● **Texte à lire**:
Quelle lecture faites-vous de façon générale sur l’architecture en République de Guinée ?
De façon générale, elle ne se porte pas très bien. La réalité est que les architectes guinéens ne sont pas consultés. Quand vous voyez ce qui se passe sur le terrain aujourd’hui, même ceux qui ne sont pas architectes, se rendent compte.
Si vous voyez tous les embouteillages, l’insalubrité, les désordres urbains, l’urbanisation galopante autrement dit excès de villes, la qualité des édifices et habitats, … vous comprendrez que ce secteur ne porte pas bien dans notre pays.
Pourtant, le rôle des architectes que nous sommes, c’est d’essayer d’appuyer le Département de la ville. Nous sommes censés réguler tout cela, faire en sorte qu’il y ait de l’ordre au niveau de l’architecture et l’urbanisme en République de Guinée. Malheureusement, les taxes qui régissent l’Ordre ne sont pas respectés. Ou bien, il est clairement dit, qu’on ne peut délivrer un permis de construit, si le projet n’est pas signé d’un architecte guinéen agrée. Autrement dit, dûment inscrit à l’ordre des architectes ou bien, un cabinet d’architectes dûment agrée par les autorités guinéennes.
Mais ce qui se passe sur le terrain, c’est vraiment autre chose. Même des non architectes signent des projets. Des étrangers viennent de partout se réclamant architectes signent des projets et ça passe. On voit construire n’importe comment et n’importe où.
Je le dis toujours, une ville doit être planifiée, c’est-à-dire on doit savoir où se trouve la zone industrielle, le centre administratif, les zones d’habitation, les parcs,… et dans chaque zone comment ça doit être érigé.
Normalement après la planification de la ville urbaine, ce sont des projets d’urbanisme qui devraient suivre. Dans ce projet d’urbanisme doit avoir une lecture très correcte, précise de comment la ville doit évoluer, comment des édifices qu’ils soient industriels, administratifs ou sportifs doivent être érigés par les architectes.
Vous dites que vous venez en appui au Ministère de l’Aménagement de la Ville. Est-ce que vous avez l’impression que vous êtes écouté ?

● **Liste des données**:
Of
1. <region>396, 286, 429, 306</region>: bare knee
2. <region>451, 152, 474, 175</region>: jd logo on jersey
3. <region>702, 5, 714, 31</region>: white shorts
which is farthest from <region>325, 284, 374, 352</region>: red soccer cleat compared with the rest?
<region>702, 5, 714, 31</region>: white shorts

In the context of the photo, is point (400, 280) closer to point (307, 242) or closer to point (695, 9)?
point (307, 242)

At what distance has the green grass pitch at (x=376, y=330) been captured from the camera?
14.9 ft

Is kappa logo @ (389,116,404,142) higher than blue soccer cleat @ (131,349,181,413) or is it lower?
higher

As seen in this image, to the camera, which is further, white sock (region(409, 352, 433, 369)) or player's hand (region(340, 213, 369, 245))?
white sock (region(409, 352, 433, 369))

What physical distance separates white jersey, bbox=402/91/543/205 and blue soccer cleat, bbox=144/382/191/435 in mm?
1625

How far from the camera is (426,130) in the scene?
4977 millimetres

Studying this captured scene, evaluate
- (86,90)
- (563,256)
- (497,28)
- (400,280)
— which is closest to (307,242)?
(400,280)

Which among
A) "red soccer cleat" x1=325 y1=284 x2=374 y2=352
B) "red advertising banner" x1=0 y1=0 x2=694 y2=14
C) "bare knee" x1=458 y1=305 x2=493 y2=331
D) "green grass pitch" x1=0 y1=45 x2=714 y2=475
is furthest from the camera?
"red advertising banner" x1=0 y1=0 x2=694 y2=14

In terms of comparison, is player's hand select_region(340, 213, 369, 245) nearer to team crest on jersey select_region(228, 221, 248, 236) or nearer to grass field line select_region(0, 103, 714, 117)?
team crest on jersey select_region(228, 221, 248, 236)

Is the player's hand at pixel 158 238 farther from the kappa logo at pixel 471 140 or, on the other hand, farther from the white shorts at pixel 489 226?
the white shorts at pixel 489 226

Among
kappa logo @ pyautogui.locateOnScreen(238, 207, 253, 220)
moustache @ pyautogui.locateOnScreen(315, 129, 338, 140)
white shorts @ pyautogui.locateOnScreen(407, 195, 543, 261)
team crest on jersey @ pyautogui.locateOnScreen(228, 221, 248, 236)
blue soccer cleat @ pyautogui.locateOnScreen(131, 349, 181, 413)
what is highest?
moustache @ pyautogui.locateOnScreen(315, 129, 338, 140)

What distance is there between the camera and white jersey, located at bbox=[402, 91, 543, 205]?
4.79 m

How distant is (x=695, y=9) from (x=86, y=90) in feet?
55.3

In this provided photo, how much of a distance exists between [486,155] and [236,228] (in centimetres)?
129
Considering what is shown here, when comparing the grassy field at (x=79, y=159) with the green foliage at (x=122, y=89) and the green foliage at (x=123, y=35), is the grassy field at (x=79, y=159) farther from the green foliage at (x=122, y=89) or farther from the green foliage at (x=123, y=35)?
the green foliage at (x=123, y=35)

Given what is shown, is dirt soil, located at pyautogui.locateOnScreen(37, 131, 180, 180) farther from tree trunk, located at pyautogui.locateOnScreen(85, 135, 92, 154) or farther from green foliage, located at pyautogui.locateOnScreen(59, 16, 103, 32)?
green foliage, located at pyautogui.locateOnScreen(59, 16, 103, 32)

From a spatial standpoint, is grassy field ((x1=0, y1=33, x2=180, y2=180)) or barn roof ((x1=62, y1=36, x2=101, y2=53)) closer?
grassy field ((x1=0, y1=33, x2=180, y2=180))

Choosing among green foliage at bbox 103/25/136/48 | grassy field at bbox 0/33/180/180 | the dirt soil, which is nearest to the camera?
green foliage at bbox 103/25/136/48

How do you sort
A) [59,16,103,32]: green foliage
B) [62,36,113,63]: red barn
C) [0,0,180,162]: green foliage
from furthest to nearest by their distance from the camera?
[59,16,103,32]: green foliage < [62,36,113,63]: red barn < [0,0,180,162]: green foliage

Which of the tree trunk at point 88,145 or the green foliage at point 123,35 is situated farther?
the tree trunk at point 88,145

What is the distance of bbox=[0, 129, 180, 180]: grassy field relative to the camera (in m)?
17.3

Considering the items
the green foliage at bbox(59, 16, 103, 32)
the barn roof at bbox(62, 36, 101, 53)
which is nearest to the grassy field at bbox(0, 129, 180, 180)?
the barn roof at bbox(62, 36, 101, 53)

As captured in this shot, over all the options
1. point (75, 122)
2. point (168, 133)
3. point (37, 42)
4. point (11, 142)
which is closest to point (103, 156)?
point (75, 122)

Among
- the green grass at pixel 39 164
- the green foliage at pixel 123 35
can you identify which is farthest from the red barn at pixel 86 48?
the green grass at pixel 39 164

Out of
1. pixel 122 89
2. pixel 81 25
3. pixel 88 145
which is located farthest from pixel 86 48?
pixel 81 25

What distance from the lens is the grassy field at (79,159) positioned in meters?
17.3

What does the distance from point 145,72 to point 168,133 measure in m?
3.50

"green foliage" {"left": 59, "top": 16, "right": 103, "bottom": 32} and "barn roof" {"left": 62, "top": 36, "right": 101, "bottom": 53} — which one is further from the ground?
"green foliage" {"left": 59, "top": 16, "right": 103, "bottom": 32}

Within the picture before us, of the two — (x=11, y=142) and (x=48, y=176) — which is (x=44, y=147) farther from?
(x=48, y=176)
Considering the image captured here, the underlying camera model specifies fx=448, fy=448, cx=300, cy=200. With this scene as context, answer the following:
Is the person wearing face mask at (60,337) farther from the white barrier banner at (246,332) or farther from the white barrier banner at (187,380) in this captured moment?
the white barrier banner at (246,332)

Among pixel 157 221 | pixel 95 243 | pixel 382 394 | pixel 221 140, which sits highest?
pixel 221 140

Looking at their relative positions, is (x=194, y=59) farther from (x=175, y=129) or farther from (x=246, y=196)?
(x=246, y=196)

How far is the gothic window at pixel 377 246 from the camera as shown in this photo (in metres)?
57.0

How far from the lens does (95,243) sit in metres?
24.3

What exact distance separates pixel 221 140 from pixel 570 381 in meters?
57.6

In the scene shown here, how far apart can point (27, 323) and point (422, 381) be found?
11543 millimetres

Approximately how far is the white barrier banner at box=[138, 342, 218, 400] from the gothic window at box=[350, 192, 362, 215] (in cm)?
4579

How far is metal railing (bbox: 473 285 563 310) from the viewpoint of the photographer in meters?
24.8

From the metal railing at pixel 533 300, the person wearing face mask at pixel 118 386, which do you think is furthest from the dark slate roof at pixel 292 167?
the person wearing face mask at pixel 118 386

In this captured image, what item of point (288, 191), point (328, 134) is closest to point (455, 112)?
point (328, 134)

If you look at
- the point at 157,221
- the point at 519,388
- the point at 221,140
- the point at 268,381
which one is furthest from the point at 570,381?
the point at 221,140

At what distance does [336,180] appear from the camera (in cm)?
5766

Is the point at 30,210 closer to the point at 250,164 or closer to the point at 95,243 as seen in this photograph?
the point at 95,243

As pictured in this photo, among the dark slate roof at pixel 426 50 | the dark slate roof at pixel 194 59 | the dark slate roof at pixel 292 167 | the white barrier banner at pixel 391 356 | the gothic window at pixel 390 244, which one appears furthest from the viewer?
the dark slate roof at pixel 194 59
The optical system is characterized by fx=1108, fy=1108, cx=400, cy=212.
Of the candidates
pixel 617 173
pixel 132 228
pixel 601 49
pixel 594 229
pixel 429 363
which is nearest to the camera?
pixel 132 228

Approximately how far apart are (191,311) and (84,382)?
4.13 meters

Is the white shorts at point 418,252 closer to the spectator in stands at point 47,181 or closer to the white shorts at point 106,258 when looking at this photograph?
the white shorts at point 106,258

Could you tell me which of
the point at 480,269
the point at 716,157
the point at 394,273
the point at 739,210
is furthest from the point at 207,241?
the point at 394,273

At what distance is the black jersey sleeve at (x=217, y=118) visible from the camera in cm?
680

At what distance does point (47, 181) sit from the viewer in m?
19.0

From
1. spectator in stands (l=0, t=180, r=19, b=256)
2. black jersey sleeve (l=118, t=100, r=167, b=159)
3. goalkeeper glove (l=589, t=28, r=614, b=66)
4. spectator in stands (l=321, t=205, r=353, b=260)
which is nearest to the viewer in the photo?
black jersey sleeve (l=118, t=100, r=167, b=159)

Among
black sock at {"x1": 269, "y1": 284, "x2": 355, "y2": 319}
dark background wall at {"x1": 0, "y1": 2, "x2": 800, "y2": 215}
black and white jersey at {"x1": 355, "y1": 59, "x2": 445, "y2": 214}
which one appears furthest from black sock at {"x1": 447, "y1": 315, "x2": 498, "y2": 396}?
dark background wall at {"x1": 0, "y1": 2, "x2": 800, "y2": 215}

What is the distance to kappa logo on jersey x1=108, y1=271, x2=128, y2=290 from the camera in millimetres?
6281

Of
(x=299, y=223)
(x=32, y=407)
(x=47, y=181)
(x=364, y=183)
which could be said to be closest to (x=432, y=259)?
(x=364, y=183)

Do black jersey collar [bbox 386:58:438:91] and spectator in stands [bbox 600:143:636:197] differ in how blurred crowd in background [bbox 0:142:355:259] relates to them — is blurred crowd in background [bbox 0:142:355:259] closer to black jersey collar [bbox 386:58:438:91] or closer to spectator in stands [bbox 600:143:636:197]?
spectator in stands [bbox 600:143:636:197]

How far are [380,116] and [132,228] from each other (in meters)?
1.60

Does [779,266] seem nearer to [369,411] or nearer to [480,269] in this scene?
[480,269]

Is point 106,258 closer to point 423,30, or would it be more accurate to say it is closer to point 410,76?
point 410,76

● **Défis**:
- a) D'après l'entretien sur l'architecture en Guinée, qui signe des projets sur le terrain sans être architecte guinéen agréé ?
- b) Poursuivez l'entretien sur l'architecture en Guinée à partir de l'endroit où il s'arrête.

● **Réponses aux consignes**:
- a) Des non-architectes, ainsi que des étrangers venus de partout qui se disent architectes.

- b)
Pour dire vrai, on n’est pas écouté. Je vais indiquer un seul exemple, nous avons toiletté nos textes depuis plus de dix ans pour essayer de les adapter aux conditions actuelles. Ces textes pour être opérationnels et validés, il voudrait qu’ils soient approuvés par les autorités compétentes : Gouvernement et l’Assemblée nationale, afin d’en faire une force de loi. Jusqu’au moment que je vous parle, ce sont les textes de 1985 qui continuent à être opérationnels. Or, ces textes ne répondent plus aux réalités du jour.
Aujourd’hui, il y a eu beaucoup d’investissement dans l’infrastructure, bravo. Mais en réalité, si nous étions consultés, beaucoup d’édifices qui sont érigés, n’allaient pas être érigés là où ils ont été édifiés.
Vous allez prendre part au Salon national des infrastructures, de l’habitat prévu le 9 au 11 juillet prochain. Quel intérêt pour vous de participer audit salon ?
Vous savez, on a dit Salon national des infrastructures, de l’habitat et de la construction. Dans les infrastructures, ce sont des équipements et l’habitat, l’habitation, des maisons selon les villes. La construction, c’est la manière, le processus qui consiste à ériger ces habitations, ces infrastructures et tout cela, est précédé par une conception architecturale. Oui, par des projets d’architectes, que ce soit des ponts et autres infrastructures et équipements, ce sont des architectes qui ont compétence dans la conception et l’élaboration de ces projets. Quand on réalise une construction, c’est l’architecte qui est le coordinateur principal de toutes les activités dans le processus de la construction.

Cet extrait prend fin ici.